* _Work order_
Extract each line holding the word "site" from the entries.

* _Raw data_
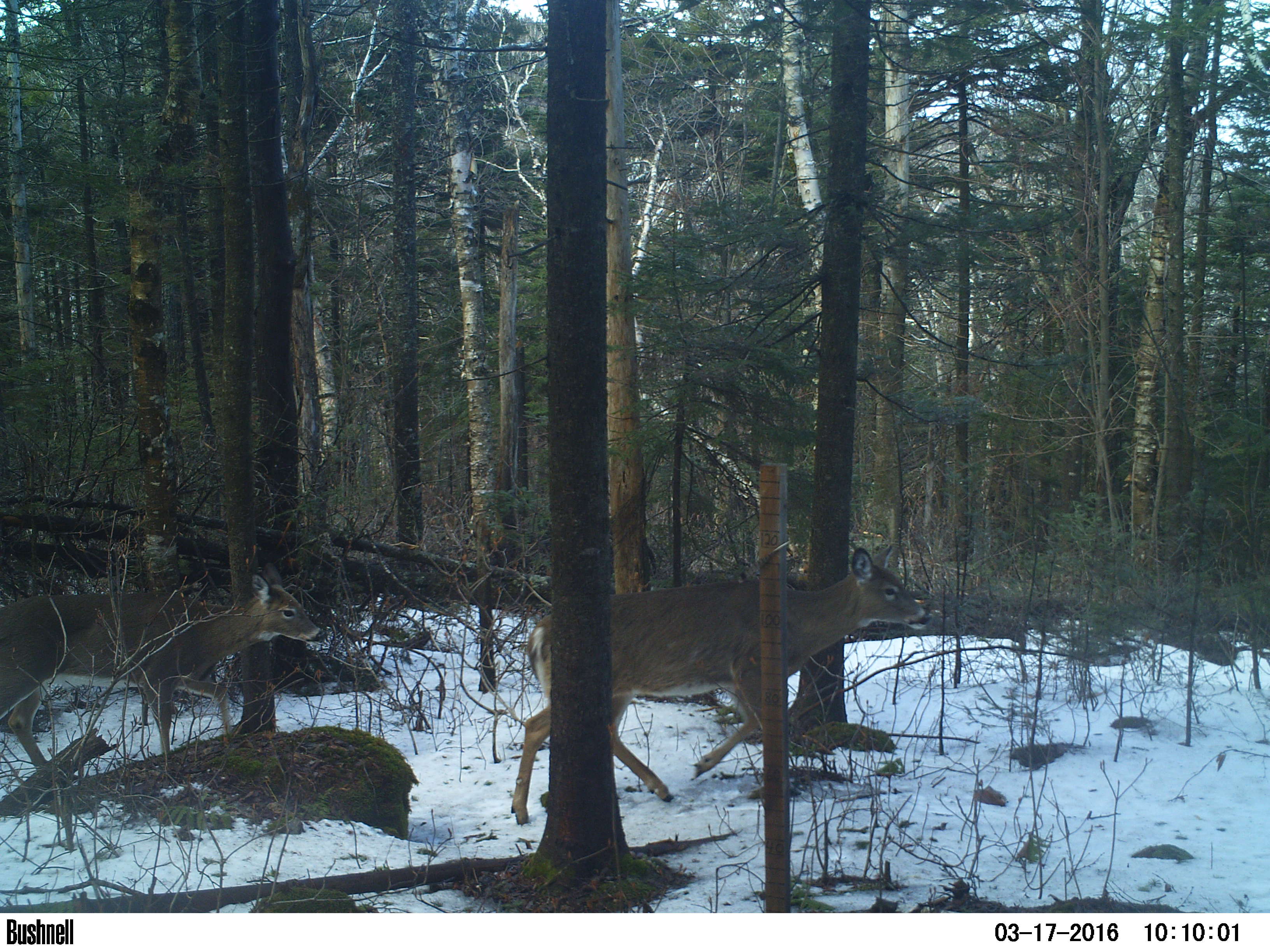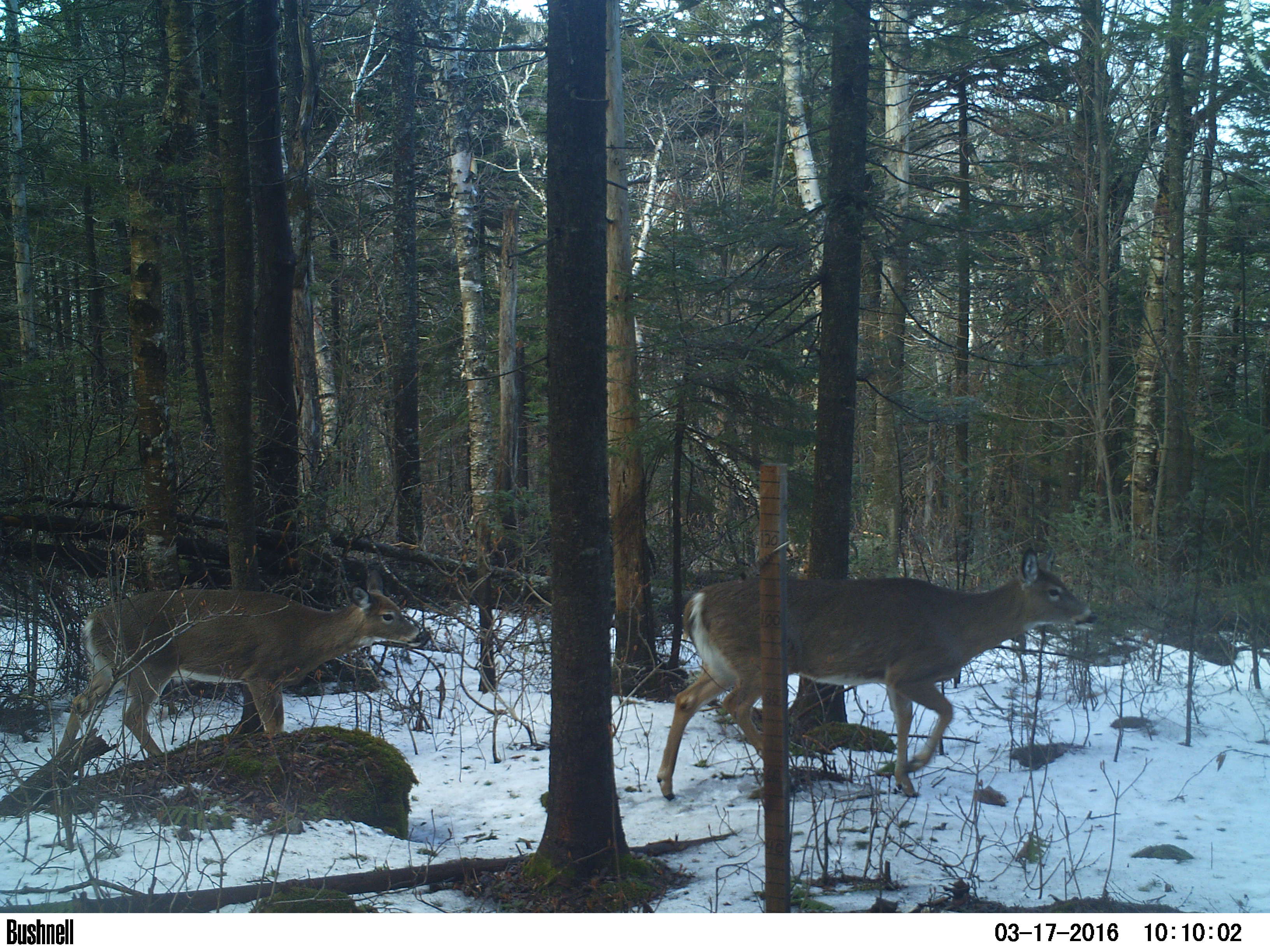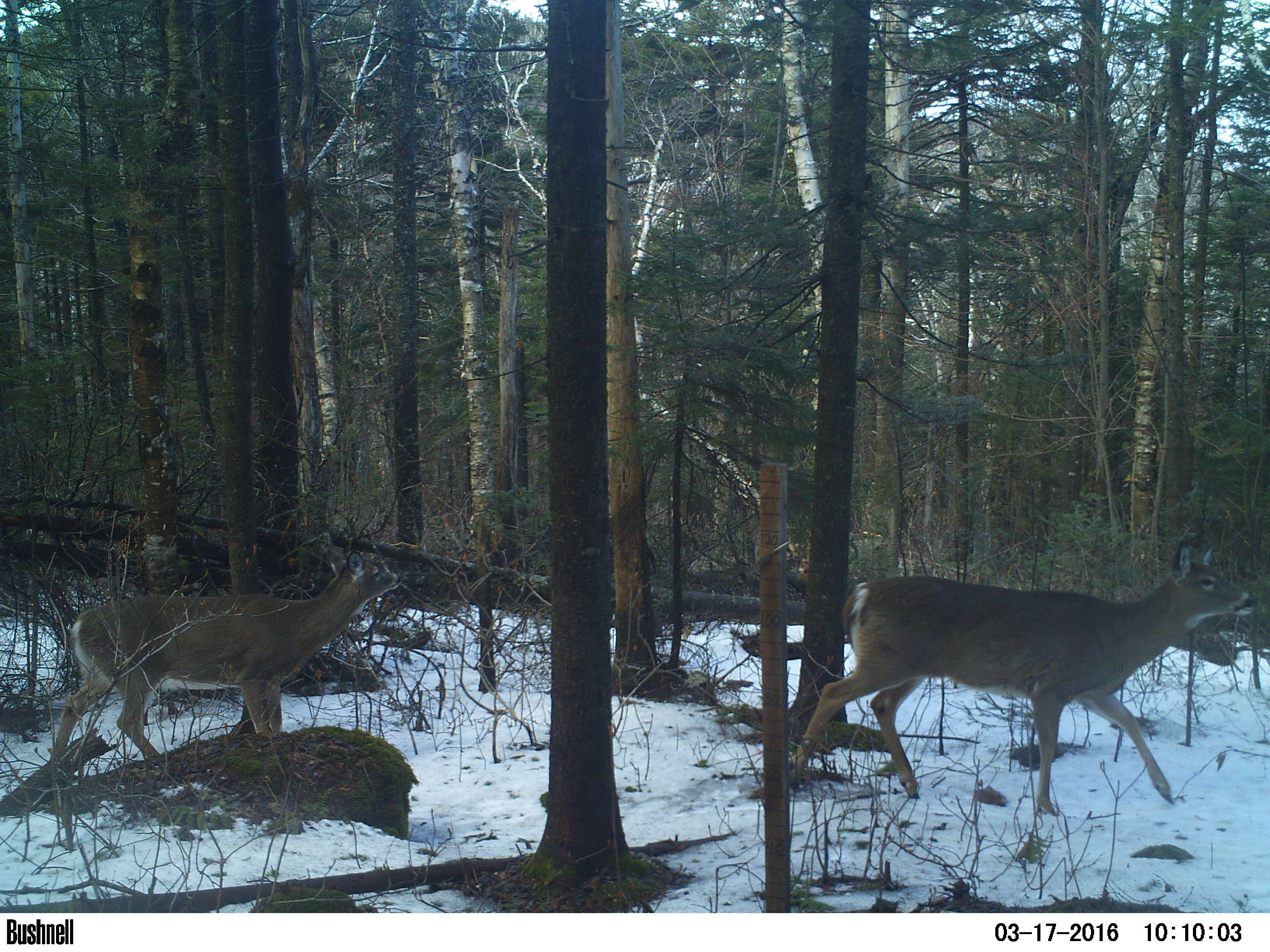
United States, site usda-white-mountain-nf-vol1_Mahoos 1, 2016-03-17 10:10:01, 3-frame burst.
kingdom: Animalia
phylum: Chordata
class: Mammalia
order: Artiodactyla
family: Cervidae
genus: Odocoileus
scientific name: Odocoileus virginianus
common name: white-tailed deer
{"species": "white-tailed deer (Odocoileus virginianus)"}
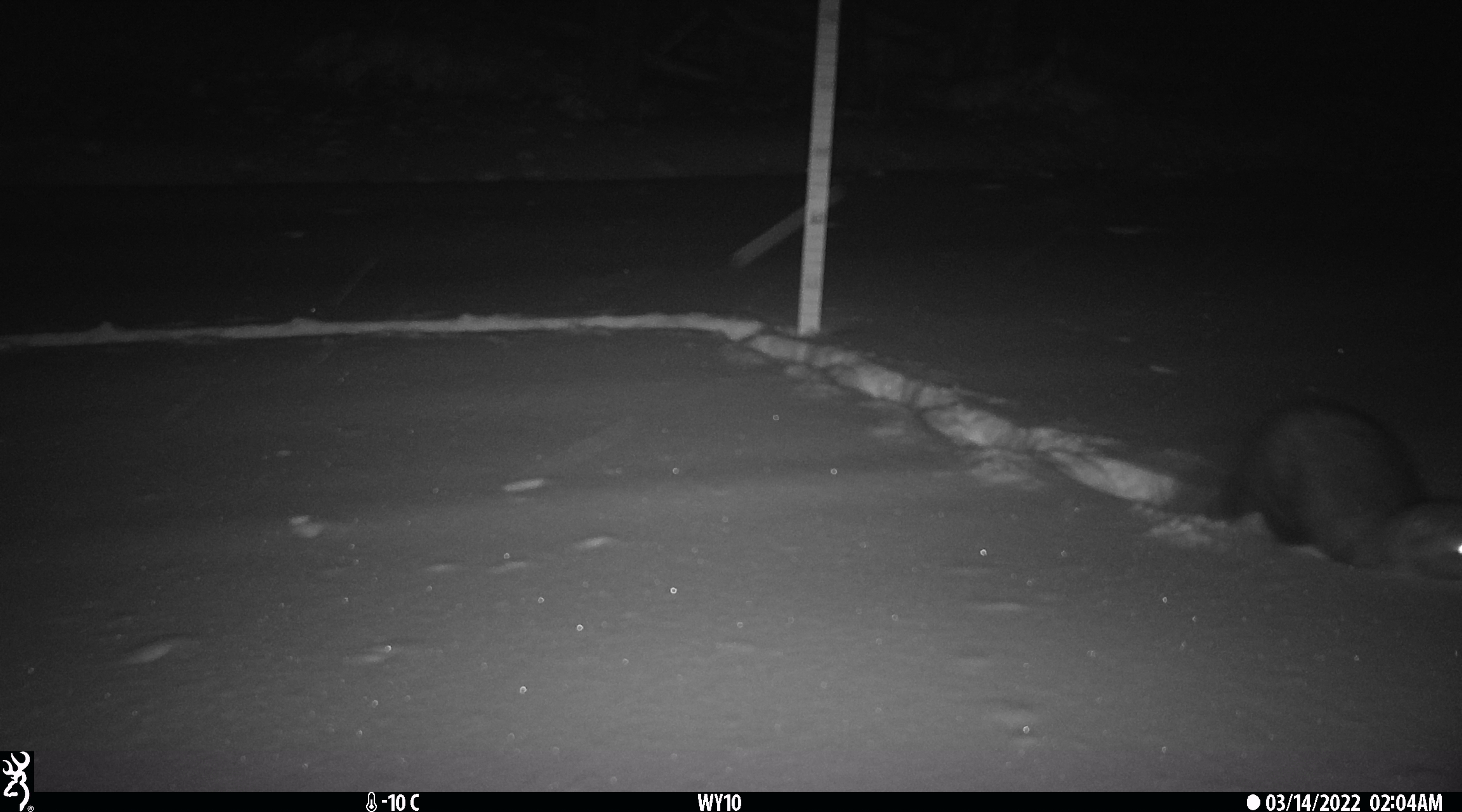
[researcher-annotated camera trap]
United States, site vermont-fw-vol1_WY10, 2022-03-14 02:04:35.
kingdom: Animalia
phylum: Chordata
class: Mammalia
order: Carnivora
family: Mustelidae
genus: Pekania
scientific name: Pekania pennanti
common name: fisher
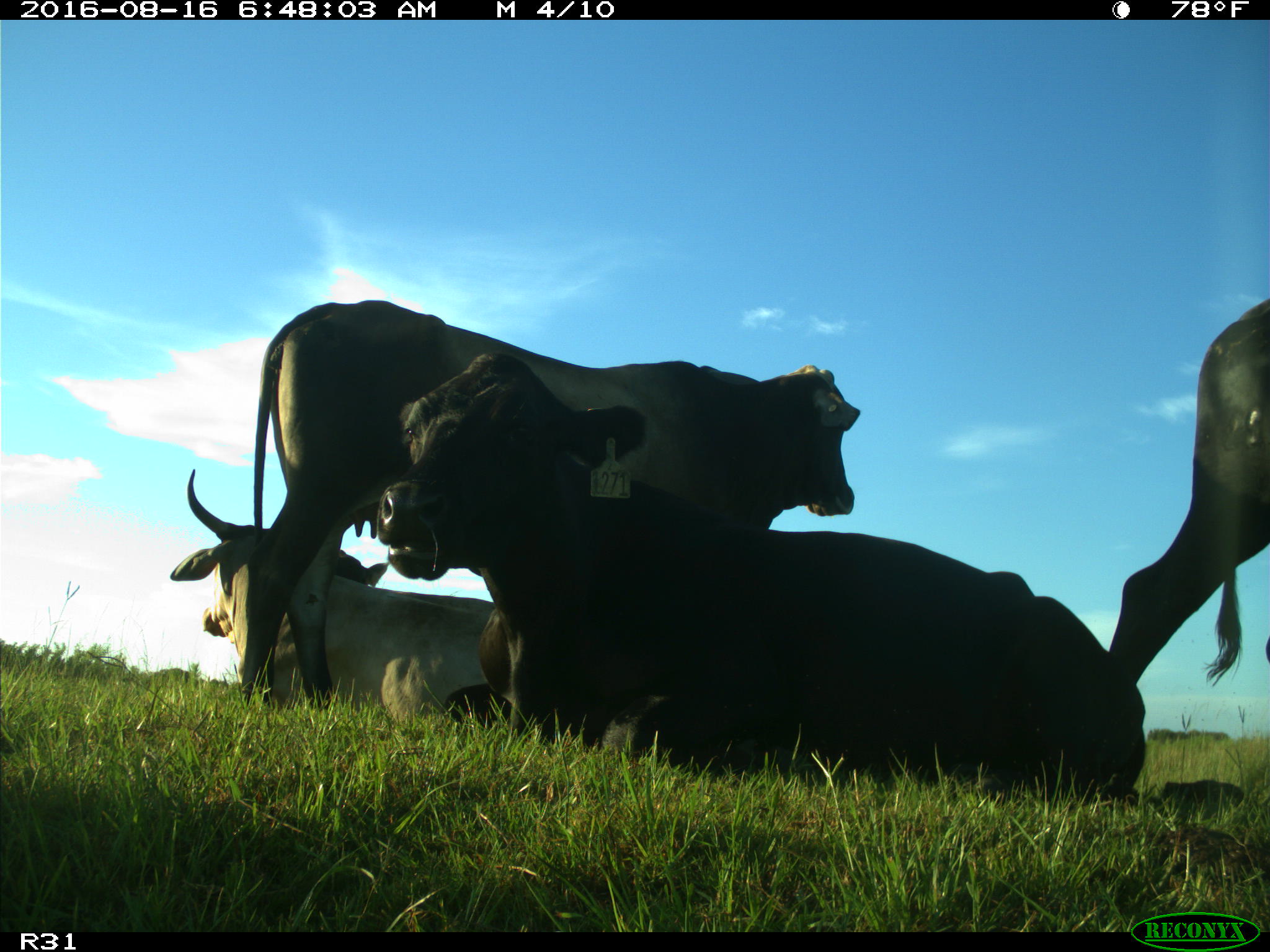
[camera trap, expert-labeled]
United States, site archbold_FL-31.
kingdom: Animalia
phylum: Chordata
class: Mammalia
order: Artiodactyla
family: Bovidae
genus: Bos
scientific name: Bos taurus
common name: domestic cow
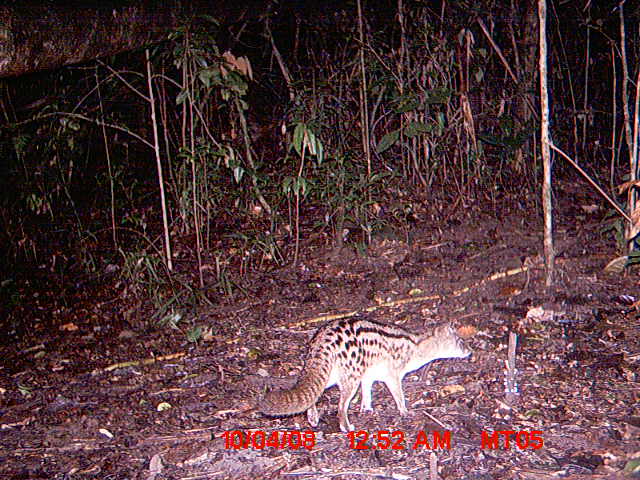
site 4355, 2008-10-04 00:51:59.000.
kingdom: Animalia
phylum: Chordata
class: Aves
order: Cuculiformes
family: Cuculidae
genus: Coua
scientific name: Coua serriana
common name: red-breasted coua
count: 1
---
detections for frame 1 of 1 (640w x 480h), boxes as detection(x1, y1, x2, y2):
coua serriana: detection(257, 316, 472, 433)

* _Final answer_
United States, site usda-white-mountain-nf-vol1_Mahoos 1, 2016-03-17 10:10:01, 3-frame burst.
United States, site vermont-fw-vol1_WY10, 2022-03-14 02:04:35.
United States, site archbold_FL-31.
site 4355, 2008-10-04 00:51:59.000.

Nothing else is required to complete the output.